Task to carry out: Edit the data from the line with "As visible here, of" to the line with "701 centimetres", replacing "farthest" with "most distant" and leaving everything else unchanged. Return only those lines.

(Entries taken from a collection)
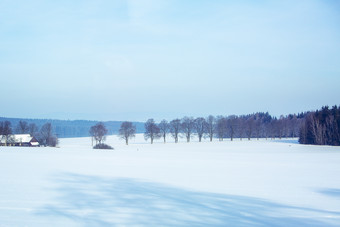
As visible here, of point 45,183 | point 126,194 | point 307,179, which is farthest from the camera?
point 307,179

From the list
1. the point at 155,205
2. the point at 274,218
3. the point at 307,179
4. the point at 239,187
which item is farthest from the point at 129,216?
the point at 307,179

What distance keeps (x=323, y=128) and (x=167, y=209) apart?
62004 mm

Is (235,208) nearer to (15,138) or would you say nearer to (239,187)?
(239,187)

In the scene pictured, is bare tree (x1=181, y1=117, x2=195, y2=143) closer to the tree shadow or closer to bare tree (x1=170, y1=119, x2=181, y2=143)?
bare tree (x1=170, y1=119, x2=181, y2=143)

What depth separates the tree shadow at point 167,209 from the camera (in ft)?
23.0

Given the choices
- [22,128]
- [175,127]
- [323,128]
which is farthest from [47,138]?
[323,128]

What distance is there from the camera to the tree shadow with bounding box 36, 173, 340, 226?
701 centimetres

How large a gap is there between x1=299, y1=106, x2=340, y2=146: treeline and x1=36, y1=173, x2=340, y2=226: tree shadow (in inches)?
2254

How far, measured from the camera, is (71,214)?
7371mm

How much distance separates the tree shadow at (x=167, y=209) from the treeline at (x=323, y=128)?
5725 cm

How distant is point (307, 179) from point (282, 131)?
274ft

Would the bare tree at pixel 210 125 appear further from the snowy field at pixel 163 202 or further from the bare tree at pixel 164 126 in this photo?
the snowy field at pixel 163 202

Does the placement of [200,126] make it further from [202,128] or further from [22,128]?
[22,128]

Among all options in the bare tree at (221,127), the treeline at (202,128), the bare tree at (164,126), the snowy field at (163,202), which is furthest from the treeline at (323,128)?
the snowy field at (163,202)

---

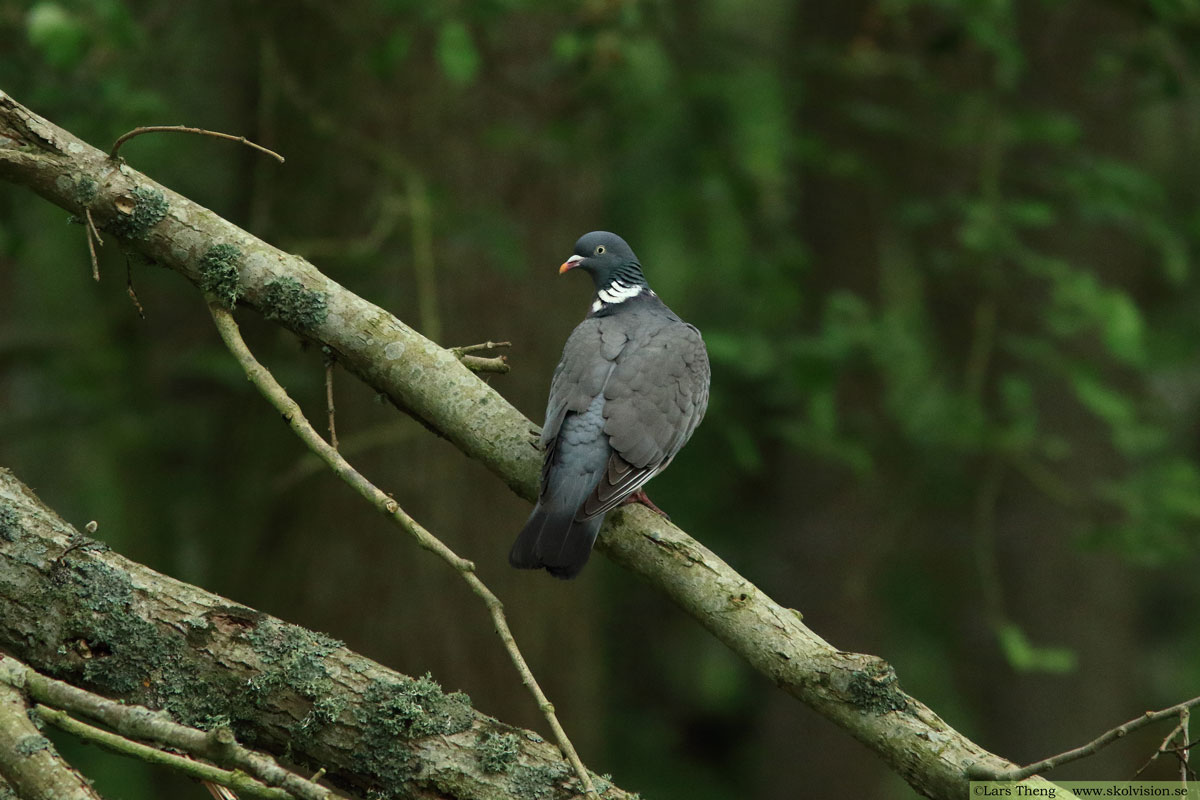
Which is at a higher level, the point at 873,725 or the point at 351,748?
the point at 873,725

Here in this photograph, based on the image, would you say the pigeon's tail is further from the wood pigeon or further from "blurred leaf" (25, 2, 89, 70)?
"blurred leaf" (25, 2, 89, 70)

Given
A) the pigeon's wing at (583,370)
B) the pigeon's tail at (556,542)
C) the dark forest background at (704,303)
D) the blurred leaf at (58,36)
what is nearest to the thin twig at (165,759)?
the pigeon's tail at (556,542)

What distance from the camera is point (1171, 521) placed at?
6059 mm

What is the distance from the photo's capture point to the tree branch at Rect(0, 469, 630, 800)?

The completed task:
As visible here, of point 45,183 | point 126,194 | point 307,179, which is most distant from the camera?
point 307,179

From the list
1. the point at 155,205
2. the point at 274,218
3. the point at 307,179
4. the point at 239,187
which item is most distant from the point at 129,216?
the point at 307,179

What distance keeps (x=323, y=128) and (x=167, y=209) apart?
62004 mm

Is (235,208) nearer to (15,138) or would you say nearer to (239,187)?
(239,187)

In the scene pictured, is bare tree (x1=181, y1=117, x2=195, y2=143) closer to the tree shadow or closer to bare tree (x1=170, y1=119, x2=181, y2=143)?
bare tree (x1=170, y1=119, x2=181, y2=143)

What depth separates the tree shadow at point 167,209 from the camera (in ft)?
23.0

Given the choices
- [22,128]
- [175,127]
- [323,128]
which is most distant from [47,138]?
[323,128]

What distance is there from the camera to the tree shadow with bounding box 36, 173, 340, 226?
701 centimetres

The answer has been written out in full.